Para atingir uma proteção substancial — definida como uma redução superior a 30% no risco de eventos cardiovasculares —, os participantes precisaram acumular entre 560 e 610 minutos de exercício moderado a vigoroso por semana. Este patamar é mais de três vezes superior às recomendações globais da OMS, indicando um descompasso significativo.

Entretanto, a pesquisa também revelou uma dificuldade inerente a essa meta mais elevada: apenas 12% dos indivíduos estudados conseguiram atingir esse nível de atividade física. Isso ressalta o desafio em implementar tais recomendações em larga escala, dadas as barreiras de tempo, motivação e acesso a recursos para a prática de exercícios.

Um dos achados mais importantes do estudo diz respeito à personalização das recomendações. A análise mostrou que indivíduos com um pior condicionamento físico necessitaram de aproximadamente 30 a 50 minutos adicionais de exercício por semana em comparação com aqueles já em alto condicionamento para obterem benefícios cardiovasculares equivalentes. Isso sublinha a importância de estratégias adaptadas ao ponto de partida de cada pessoa.

Limitações e o Futuro das Diretrizes de Saúde

É fundamental contextualizar os achados do estudo com suas limitações metodológicas. Por se tratar de um estudo observacional, ele não permite estabelecer uma relação definitiva de causa e efeito. Isso significa que, embora haja uma forte associação entre mais exercício e menor risco, não se pode afirmar com certeza que é o exercício *por si só* que causa a redução do risco, sem a influência de outros fatores não medidos.

Os pesquisadores também reconhecem que o grupo estudado, composto por participantes do UK Biobank, pode ser intrinsecamente mais saudável e condicionado do que a população geral. Essa característica pode influenciar os resultados, tornando a generalização para todos os perfis populacionais um desafio.

Outras limitações incluem a estimativa do condicionamento cardiorrespiratório (VO2 máximo) em vez de medições diretas, e a ausência de registro de tempo sedentário ou de exercícios de menor intensidade, que também podem impactar a saúde cardiovascular a longo prazo. Essas variáveis, se incluídas, poderiam refinar ainda mais os resultados.

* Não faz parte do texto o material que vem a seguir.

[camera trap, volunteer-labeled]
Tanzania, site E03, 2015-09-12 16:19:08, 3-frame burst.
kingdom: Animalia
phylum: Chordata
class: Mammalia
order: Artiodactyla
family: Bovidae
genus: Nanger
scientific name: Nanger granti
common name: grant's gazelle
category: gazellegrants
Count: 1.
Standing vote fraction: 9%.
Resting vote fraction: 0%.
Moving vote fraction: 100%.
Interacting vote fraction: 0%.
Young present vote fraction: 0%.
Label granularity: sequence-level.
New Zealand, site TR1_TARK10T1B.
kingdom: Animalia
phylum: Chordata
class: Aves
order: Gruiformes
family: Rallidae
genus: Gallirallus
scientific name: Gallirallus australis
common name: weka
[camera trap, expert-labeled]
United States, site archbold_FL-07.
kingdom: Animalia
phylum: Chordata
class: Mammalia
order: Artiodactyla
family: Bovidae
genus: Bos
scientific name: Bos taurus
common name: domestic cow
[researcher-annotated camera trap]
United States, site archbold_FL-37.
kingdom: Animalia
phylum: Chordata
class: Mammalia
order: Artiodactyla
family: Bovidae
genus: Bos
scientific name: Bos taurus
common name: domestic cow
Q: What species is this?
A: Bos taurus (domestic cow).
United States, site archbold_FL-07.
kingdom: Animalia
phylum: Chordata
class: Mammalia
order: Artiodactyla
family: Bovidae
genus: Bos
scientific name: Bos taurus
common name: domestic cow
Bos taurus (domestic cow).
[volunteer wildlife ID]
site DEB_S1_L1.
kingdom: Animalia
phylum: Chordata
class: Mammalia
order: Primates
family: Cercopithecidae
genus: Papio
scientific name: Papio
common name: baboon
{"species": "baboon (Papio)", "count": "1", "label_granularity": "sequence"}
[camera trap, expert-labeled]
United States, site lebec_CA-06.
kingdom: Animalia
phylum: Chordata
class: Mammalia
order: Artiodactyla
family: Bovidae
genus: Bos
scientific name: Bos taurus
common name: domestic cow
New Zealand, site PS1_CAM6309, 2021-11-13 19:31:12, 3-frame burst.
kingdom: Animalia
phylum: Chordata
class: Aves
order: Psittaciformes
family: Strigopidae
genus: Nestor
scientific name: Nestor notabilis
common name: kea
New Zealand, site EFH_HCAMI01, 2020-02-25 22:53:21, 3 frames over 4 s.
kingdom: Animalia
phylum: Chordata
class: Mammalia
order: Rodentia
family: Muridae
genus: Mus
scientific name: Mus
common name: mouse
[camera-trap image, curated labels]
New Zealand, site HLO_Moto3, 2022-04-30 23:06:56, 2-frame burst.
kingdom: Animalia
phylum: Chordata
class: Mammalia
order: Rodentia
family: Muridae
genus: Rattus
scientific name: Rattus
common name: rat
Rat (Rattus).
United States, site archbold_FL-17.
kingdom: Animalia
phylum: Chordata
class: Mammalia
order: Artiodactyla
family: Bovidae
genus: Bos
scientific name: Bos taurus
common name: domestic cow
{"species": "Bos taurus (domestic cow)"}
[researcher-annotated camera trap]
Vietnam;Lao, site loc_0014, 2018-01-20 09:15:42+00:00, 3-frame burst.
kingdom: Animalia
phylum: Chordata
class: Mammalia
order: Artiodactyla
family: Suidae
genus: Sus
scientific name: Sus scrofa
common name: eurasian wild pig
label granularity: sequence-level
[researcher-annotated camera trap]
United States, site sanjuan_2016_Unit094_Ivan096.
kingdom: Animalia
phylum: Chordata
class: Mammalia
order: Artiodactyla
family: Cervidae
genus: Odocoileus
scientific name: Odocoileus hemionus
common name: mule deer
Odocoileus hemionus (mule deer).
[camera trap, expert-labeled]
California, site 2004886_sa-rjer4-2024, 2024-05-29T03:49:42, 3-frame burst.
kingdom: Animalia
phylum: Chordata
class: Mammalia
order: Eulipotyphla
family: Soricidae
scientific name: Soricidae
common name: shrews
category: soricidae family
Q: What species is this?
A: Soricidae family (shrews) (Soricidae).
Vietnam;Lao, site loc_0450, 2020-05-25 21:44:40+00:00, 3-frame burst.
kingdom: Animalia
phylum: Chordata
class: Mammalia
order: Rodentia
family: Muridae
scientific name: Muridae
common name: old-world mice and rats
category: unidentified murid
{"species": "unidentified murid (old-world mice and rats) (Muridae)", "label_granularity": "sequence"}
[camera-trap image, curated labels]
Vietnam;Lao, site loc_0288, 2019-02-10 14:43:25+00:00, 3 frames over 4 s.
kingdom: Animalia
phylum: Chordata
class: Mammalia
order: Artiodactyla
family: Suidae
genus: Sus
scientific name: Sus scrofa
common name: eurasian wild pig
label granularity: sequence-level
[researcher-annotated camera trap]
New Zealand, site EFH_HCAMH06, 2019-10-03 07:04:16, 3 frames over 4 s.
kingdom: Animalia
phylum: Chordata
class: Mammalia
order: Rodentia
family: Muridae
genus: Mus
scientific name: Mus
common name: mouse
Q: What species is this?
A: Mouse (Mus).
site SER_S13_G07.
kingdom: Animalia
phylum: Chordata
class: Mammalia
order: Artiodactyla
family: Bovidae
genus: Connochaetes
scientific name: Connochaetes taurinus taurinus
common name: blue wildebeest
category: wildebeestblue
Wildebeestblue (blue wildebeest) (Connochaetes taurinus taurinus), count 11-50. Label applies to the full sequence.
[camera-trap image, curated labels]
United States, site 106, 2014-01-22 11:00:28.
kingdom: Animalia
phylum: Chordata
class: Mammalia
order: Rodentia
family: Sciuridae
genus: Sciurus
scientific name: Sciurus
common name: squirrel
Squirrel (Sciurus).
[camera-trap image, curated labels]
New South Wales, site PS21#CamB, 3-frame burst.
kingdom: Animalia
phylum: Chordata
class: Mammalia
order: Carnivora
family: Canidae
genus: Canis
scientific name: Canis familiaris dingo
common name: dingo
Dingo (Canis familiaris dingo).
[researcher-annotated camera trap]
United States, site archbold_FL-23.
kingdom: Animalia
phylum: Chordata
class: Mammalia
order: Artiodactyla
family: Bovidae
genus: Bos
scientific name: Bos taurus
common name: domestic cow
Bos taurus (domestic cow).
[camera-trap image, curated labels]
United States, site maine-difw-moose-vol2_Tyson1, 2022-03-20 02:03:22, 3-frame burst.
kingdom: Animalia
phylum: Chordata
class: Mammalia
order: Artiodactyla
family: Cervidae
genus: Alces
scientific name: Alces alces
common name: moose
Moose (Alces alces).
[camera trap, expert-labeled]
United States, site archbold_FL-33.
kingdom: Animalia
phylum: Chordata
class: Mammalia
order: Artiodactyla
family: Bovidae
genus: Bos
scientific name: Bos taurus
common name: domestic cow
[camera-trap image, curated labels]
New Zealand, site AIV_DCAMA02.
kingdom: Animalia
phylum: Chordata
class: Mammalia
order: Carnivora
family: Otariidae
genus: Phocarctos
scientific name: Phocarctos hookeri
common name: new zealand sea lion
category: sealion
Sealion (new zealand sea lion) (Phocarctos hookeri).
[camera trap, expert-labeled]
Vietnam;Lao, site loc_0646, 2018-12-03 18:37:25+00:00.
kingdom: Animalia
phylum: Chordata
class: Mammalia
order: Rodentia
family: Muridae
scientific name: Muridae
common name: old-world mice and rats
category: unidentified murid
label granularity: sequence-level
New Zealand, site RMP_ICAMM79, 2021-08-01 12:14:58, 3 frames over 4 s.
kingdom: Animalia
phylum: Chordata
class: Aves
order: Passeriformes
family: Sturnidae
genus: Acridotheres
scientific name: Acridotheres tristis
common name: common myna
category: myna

Apesar dessas limitações, os pesquisadores da Macao Polytechnic University afirmam que as diretrizes atuais, com seus 150 minutos semanais, continuam sendo válidas como um mínimo universal robusto para a proteção cardiovascular. No entanto, eles enfatizam a necessidade urgente de desenvolver e implementar recomendações estratificadas. Essas novas diretrizes poderiam auxiliar pacientes e profissionais de saúde a ir além do mínimo, buscando níveis de atividade física mais elevados e personalizados para uma proteção cardiovascular otimizada.

Contexto

As doenças cardiovasculares, incluindo infartos e AVCs, representam a principal causa de morte em todo o mundo, com milhões de óbitos anuais. As diretrizes de atividade física da OMS, amplamente adotadas desde 2010 e atualizadas em 2020, buscam mitigar esse impacto ao recomendar um mínimo de 150 a 300 minutos de atividade moderada ou 75 a 150 minutos de atividade vigorosa por semana para adultos. Este novo estudo, ao questionar a suficiência dessas recomendações para uma proteção substancial, acende um alerta sobre a necessidade contínua de pesquisas e possíveis revisões nas políticas de saúde pública globais.